RECORDS FOR THE EXERCISE ::
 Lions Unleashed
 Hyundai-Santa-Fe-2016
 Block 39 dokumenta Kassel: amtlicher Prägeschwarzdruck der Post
--
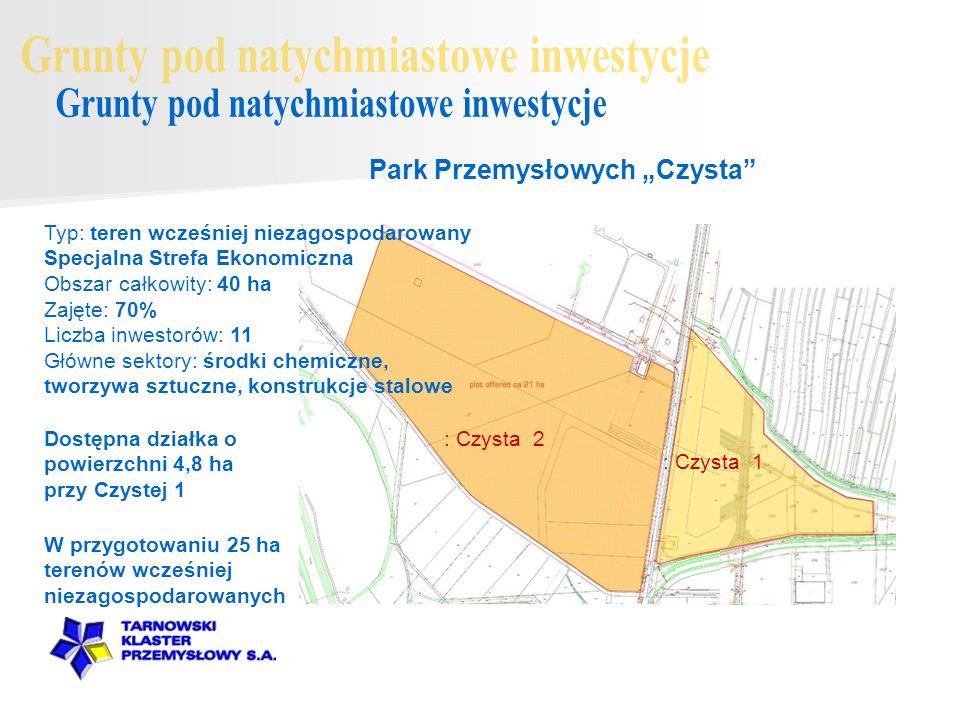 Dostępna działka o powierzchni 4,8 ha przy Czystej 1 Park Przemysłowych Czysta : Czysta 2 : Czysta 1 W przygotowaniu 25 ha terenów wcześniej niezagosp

ABOUT THIS TASK ::
Write out exactly the lines above between the line with "Hyundai-Santa-Fe-2016" and the line with "Block 39 dokumenta", inclusive, and nothing beyond them.

TASK OUTPUT ::
 Hyundai-Santa-Fe-2016
 Block 39 dokumenta Kassel: amtlicher Prägeschwarzdruck der Post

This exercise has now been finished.